In seiner aktuellen Analyse wirft PDC-Statistiker Christopher Kempf einen detaillierten Blick auf die 2025er-Daten – mit einer zentralen Frage: Welche Rolle spielt es für das Scoring, ob ein Spieler ein Leg beginnt oder nicht?
In der Welt des Darts gilt es längst als gesichert: Legs gegen den Anwurf zu gewinnen, ist deutlich schwieriger. Im Schnitt sinkt die Siegchance für Spieler, die nicht beginnen dürfen, auf etwa 38 %. Der
World Grand Prix mit seiner „Double-In“-Regel bildet eine Ausnahme – doch bei klassischen 501-Turnieren bleibt der Startvorteil statistisch klar.
Dass Spieler, wenn sie gegen den Anwurf antreten, schlechter abschneiden, liegt oft nicht an technischen Schwächen, sondern an unbewussten mentalen Reaktionen. Die Herausforderung beginnt bereits mit den ersten drei Aufnahmen: Fast immer beginnen beide Spieler mit drei Scoring-Aufnahmen. Doch bereits hier zeigt sich ein Unterschied – abhängig davon, ob man beginnt oder nicht.
Ein Punkt, der den Unterschied macht
Zwar erwarten die Analysten bei den meisten Spielern keine massiven Abweichungen, doch einige Profis zeigen klare Präferenzen. Stars wie
Luke Littler,
Michael van Gerwen,
Gary Anderson,
Raymond van Barneveld,
Luke Humphries oder
Peter Wright erzielen im Schnitt mindestens einen Punkt mehr pro Aufnahme, wenn sie das Leg eröffnen. Was auf den ersten Blick nach wenig klingt, ist statistisch signifikant – und unterstreicht, wie tief der psychologische Aspekt in das Spielgeschehen eingreift.
Der Wunsch, das eigene Leg zu verteidigen, scheint mit der Erfahrung zu wachsen – genauso wie der Druck, bei gegnerischem Anwurf mitzuhalten.
Gerwyn Price durchbricht das Muster
Einer der wenigen Ausreißer:
Gerwyn Price. Der Iceman wirft bei gegnerischem Anwurf sogar konstanter. Nach neun Darts liegt sein Schnitt hier bei 183 Punkten, während er bei eigenem Anwurf auf 179 kommt. Ein möglicher Erklärungsansatz? „Vielleicht reizt ihn der Nervenkitzel“, wie Kempf überlegt – der Adrenalin-Kick, der entsteht, wenn man gegen den Wurf zurückschlägt, statt einfach nur zu verwalten.
Auch Spieler wie
Stephen Bunting stechen hervor – mit nahezu identischer Scoring-Leistung, egal ob sie als Erster oder Zweiter an das Oche treten.
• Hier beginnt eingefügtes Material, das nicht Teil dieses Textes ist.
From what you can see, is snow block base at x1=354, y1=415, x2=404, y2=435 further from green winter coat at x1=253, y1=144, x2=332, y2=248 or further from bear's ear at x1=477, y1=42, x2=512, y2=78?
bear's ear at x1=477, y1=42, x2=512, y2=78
Auf der anderen Seite gibt es Profis wie
Justin Hood (13 Punkte weniger nach neun Darts beim Anwurf) oder
Brendan Dolan (12 Punkte mehr als Nachwerfer), deren Präferenzen zwar klar sind, deren Erfolgsquote sich dadurch jedoch nicht signifikant verändert.
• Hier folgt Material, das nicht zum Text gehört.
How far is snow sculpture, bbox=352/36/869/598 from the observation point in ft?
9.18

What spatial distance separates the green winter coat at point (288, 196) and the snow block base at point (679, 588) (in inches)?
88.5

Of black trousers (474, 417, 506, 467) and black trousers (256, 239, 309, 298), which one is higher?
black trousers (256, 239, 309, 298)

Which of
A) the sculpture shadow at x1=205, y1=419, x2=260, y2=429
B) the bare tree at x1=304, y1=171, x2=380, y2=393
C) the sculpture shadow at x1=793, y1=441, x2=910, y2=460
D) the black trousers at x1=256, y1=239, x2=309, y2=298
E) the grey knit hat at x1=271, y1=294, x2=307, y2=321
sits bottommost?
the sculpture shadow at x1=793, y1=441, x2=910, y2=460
Mehr Punkte, weniger Bedeutung?
Was also bringt ein besserer Scoring-Schnitt, wenn er nicht zu mehr Siegen führt? Vielleicht vor allem: Erkenntnisse. Ein Unterschied von zehn Punkten pro neun Darts mag im Matchverlauf keine extremen Auswirkungen haben – doch er offenbart mentale Muster, die bisher kaum sichtbar waren.
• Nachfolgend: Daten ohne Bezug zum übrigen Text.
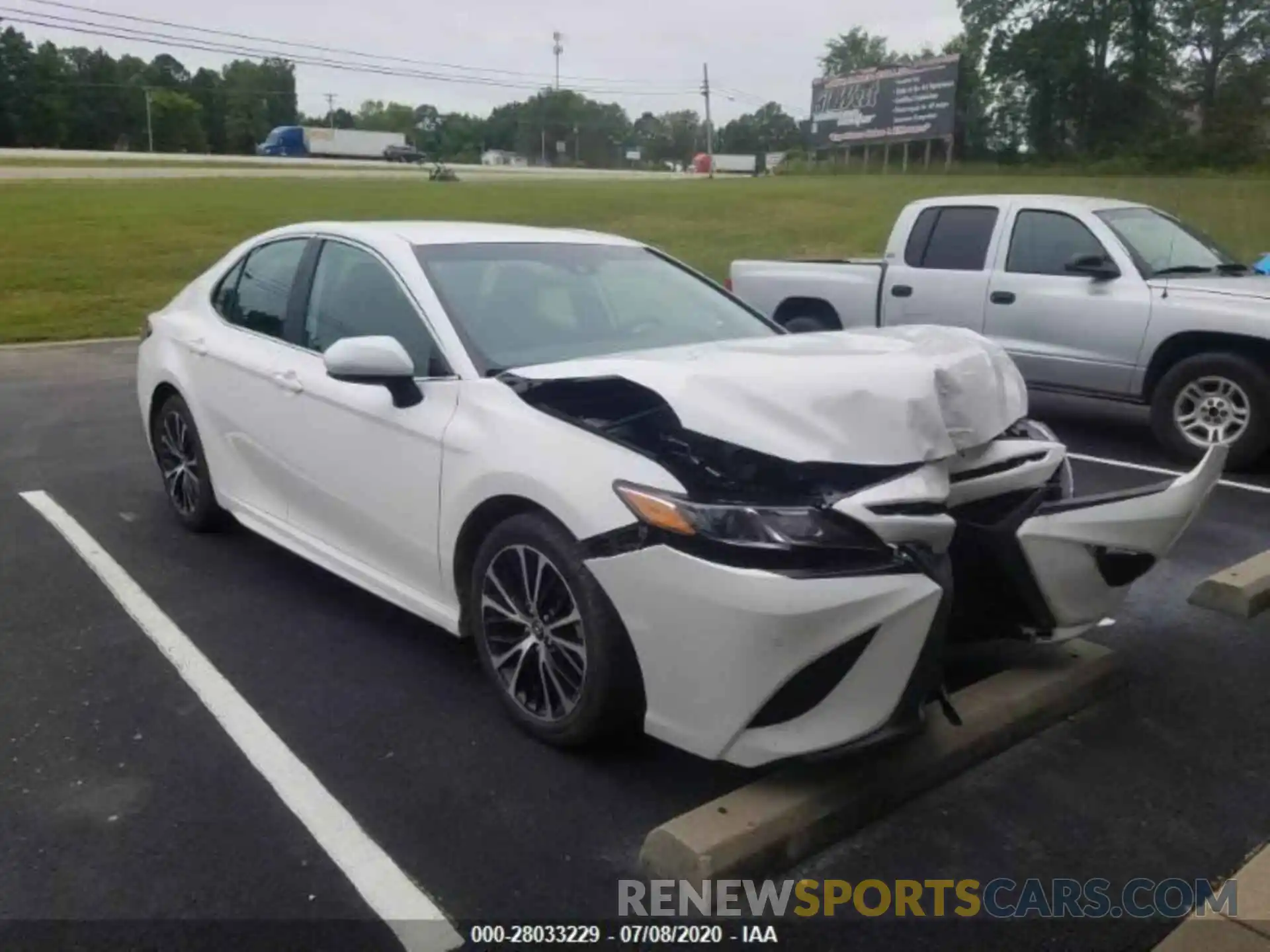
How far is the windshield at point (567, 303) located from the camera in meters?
4.17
In einer Sportart, in der psychische Widerstandskraft und strategisches Denken eine zentrale Rolle spielen, könnten diese feinen Unterschiede ein Schlüssel sein – nicht unbedingt zum direkten Sieg, aber zu einem tieferen Verständnis dafür, warum Spieler spielen, wie sie spielen.